Political Cartoon

By | Monday, May 21, 2007 Leave a Comment
I generally kind of like Non-Sequitir for the lack of continuity almost Far Side qualities about it. Today's strip seemed unusually politically driven, though, and heads down a path that one doesn't usually see in daily strips of this nature...
I find it interesting largely because it points to the reason, I think, so many comic strips that appear in the newspaper today aren't funny. (Let's face it; they really aren't.) The problem is one of irrelevance. If you read Blondie, for example, it largely recycles the same jokes over and over again. Dagwood's late for work; Blondie tries to get Dagwood off the couch to do some work; Dithers yells at his employees. How many of those types of statements would you need to make to encompass the whole range of Blondie strips? Not too many, I'd wager.
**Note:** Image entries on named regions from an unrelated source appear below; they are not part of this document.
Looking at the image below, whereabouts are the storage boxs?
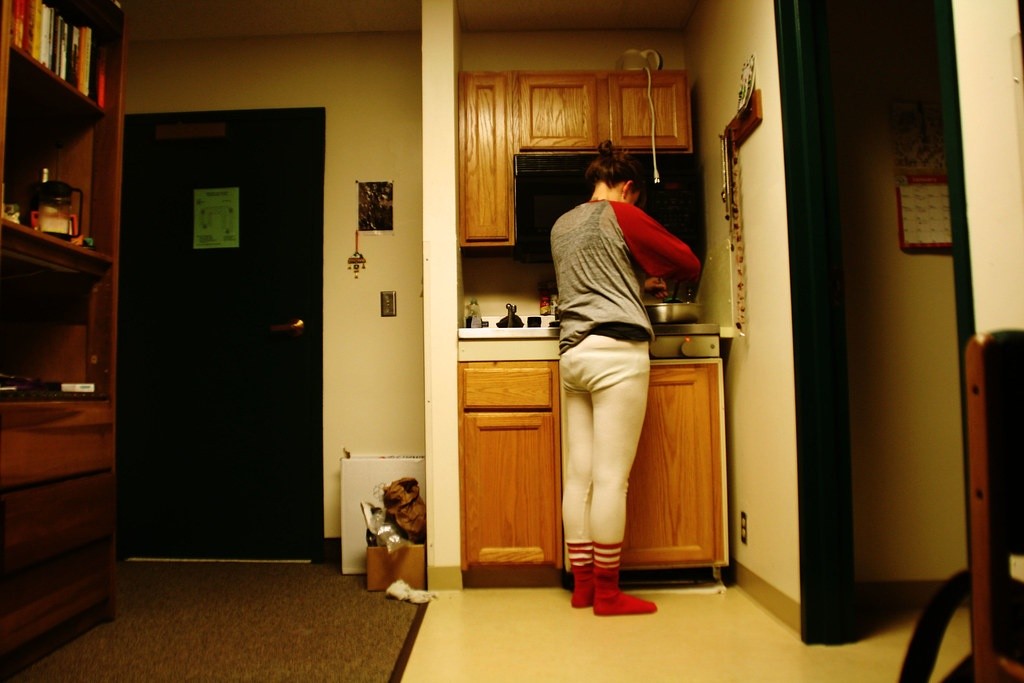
[367,545,427,592]
[339,448,427,573]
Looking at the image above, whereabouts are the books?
[10,0,107,106]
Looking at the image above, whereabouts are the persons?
[551,140,699,614]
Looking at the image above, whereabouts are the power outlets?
[741,512,747,544]
[381,291,396,316]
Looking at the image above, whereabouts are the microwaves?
[514,153,700,263]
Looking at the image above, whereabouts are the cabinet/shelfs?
[966,329,1024,683]
[516,69,694,155]
[457,69,517,256]
[0,0,130,683]
[458,358,729,588]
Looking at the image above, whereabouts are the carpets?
[0,559,429,683]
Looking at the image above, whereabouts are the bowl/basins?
[644,303,704,323]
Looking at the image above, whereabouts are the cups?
[36,180,83,242]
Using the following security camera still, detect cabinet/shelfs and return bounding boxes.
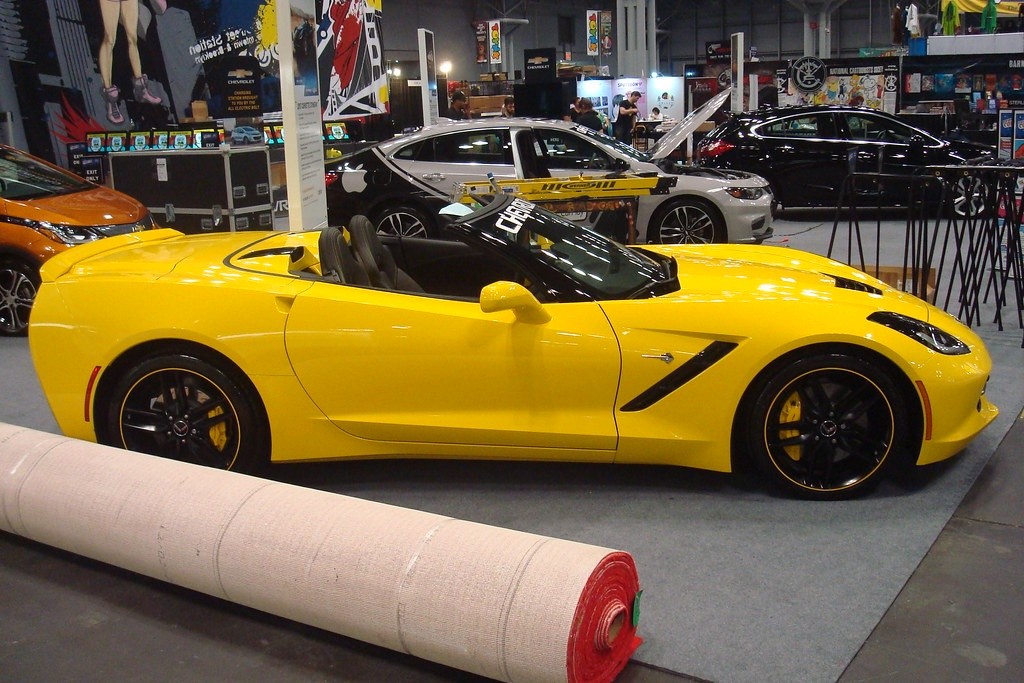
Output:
[897,100,956,115]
There was (and I suppose still is, to a degree) something of a debate on whether or not B.C. should continue after Johnny Hart's death. In my mind, it's a moot point because B.C. hasn't been funny in years. No disrespect to Hart, mind you, it certainly had a great run and there were some really good strips, but that hasn't been the case for at least a decade now. It had past its prime (as everything does eventually) and should've been re-tooled to get it out of its rut.

Most good art is reflective of the culture that helped to spawn it. That's what made Peantus so popular when it first came out; Shutltz was talking to ideas and mores that were fairly current. Gary Trudeau's Doonesbury attempts the same, but he's often a little too specific in his jokes which then require more foreknowledge of socio-political happenings than most people can keep up with. But if you take grand, sweeping ideas -- whether they fall under the heading of politics or society or parenthood or whatever -- and apply comedy to their current (let me stress, current) status, you get humorous strips like the one above. If you ignore that current state, you land on cultural irrelevance and people look at your work as dated or, worse, redundant.